### Action item
In the entries below, how many lines contain the string "into"? Give the number by itself.

Records from a collection:
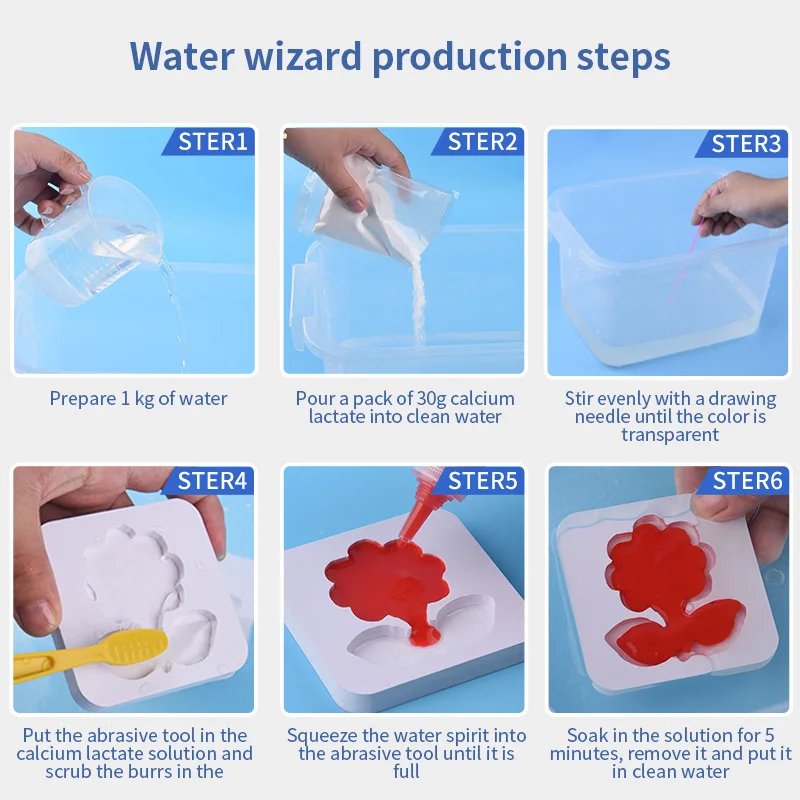 Water wizard production steps

STER1

Prepare 1 kg of water

STER2

Pour a pack of 30g calcium lactate into clean water

STER3

Stir evenly with a drawing needle until the color is transparent

STER4

Put the abrasive tool in the calcium lactate solution and scrub the burrs in the

STER5

Squeeze the water spirit into the abrasive tool until it is full

STER6

Soak in the solution for 5 minutes, remove it and put it in clean water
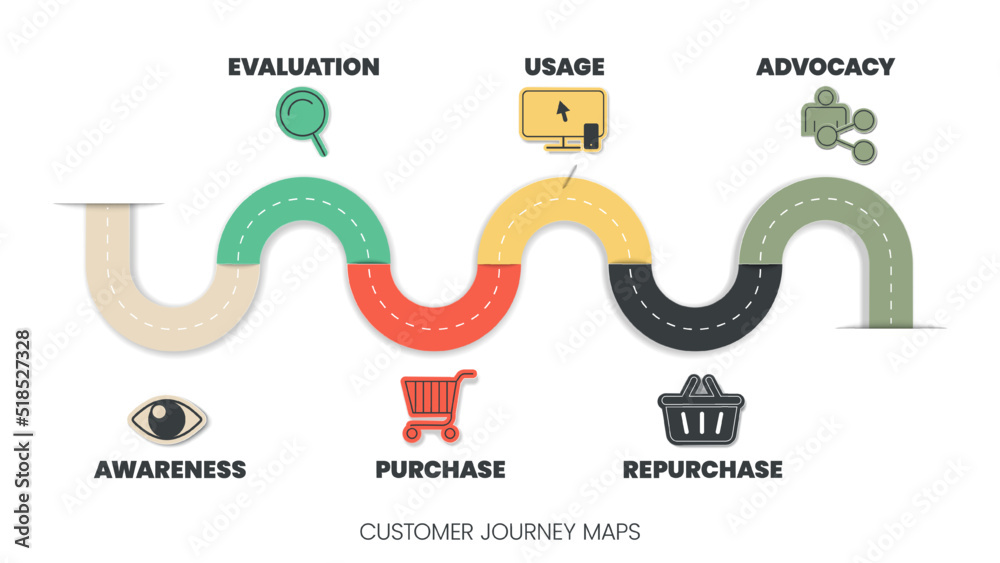 EVALUATION

USAGE

ADVOCACY

AWARENESS

PURCHASE

REPURCHASE

CUSTOMER JOURNEY MAPS

Adobe Stock | #518527328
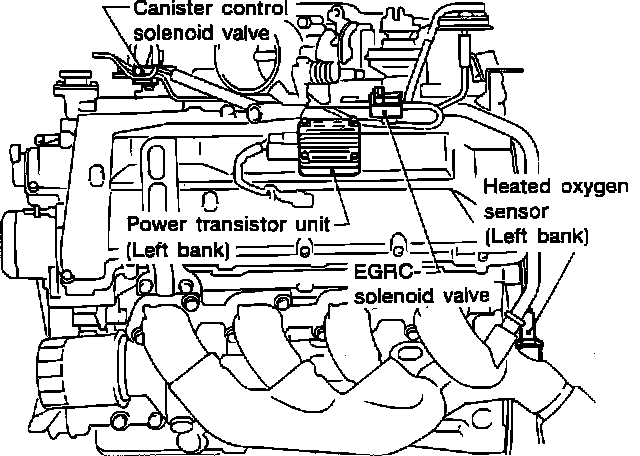 Canister control solenoid valve

Heated oxygen sensor (Left bank)

Power transistor unit (Left bank)

EGRC-solenoid valve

### Task result
2